▸ Work to complete:
1: From the text on parenting styles, quote everything from "You’re doing a" down to "for your family!".
2: In the text on parenting styles, whose advice does the writer say to let go in one ear and out the other?

▸ Text section:
-------------------------

It’s frustrating to watch other mothers get judged for how they parent. I know I get judged as well, but I’ve been fortunate enough not to have any internet trolls parade around my social media with comments (yet). However, some of my friends with larger followings seem to be bombarded with these negative comments.
I’m not perfect and I’ve had my own moments, but I always try to remind myself that you can never truly understand a situation until you are in that person’s shoes. But you’ll never be that person, which is why any opinion you have of them is invalidated and unsupported. So bottom line? Keep your opinions and judgements to yourself.
HERE ARE 5 REASONS YOUR PARENTING STYLE IS THE BEST FOR YOUR FAMILY:
No one knows your children better than you. They are physically a product of YOU. Hello DNA! You know which cry means they’re hungry, if they’re sleepy, if they’re cranky because they’re missing a nap, or overstimulated, etc. Don’t let others deter you from reacting how you see fit. You’ll only wish you had listened to yourself.
Times have changed. Let Great Aunt Elma’s advice go in one ear and out the other! Things are so different now than they were 30 years ago, 20 years, and even 5 years ago. Technology has impacted a lot of things in many ways. Women are different. Society is different. Long gone are the times where you let your kids play outside for hours without supervision until it’s dark. It’s just a lot harder for someone who is outside of our generation to understand the reasons we do things, or the amount of time we’ve spent researching article after article on Google…when to start solids, the witching hour, silent reflux, which bottles are best, the list goes on and on. However, the one thing that will never change, no matter how many years go by, is the amount of love us parents have for our children.
Your sleep method is the best sleep method for your family. If you want your baby next to your bed, have them there. If you don’t want to try the cry it out method, then don’t. If you want to co-sleep and bed share, then by all means please do so. (You can read more on the pros and cons of co-sleeping here). I receive so many messages from other moms saying they love seeing my daughters snuggled in bed together and that they also co-sleep but feel ashamed to admit it in fear of criticism from family members (refer back to good ol’ aunt Elma) or friends (most likely friends without kids- see more on this below). Before you judge, just know that moms actually enjoy sleep and will do everything they can to get the most of it, whether it’s putting their baby in the crib, a rock & play next to the bed, or in bed with them. Co-sleeping is often the most convenient for breastfeeding mamas and breastfeeding is already such a challenge, so please do not add mom-shaming to the mix.
Do not listen to anything from people without kids. Ok, maybe you can listen to the “your kids are cute comments.” ha! But anything else, take it with a grain of salt. People without kids form opinions and judgement from a place of ignorance. I was once that person commenting on the parents letting their children sleep in bed with them (current co-sleeper over here now) and this is exactly why I can say just don’t do it. You truly don’t know anything about having kids until you have them.
You’re doing a great job… trust me. Parent the way you choose and own it! Parenting has its trying moments and is hard work. And you’ll learn a lot along the way. Find your tribe that supports you and offers EXPERIENCE OVER OPINIONS. This is so key. It’s so important to operate c o n f i d e n t l y as a mother knowing your decisions are the BEST for your family!

-------------------------

▸ Dataset content:
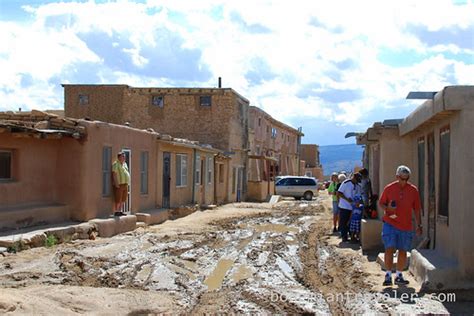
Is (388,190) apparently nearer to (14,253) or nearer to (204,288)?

-------------------------

▸ Numbered answers:
1:
You’re doing a great job… trust me. Parent the way you choose and own it! Parenting has its trying moments and is hard work. And you’ll learn a lot along the way. Find your tribe that supports you and offers EXPERIENCE OVER OPINIONS. This is so key. It’s so important to operate c o n f i d e n t l y as a mother knowing your decisions are the BEST for your family!

2: Great Aunt Elma's.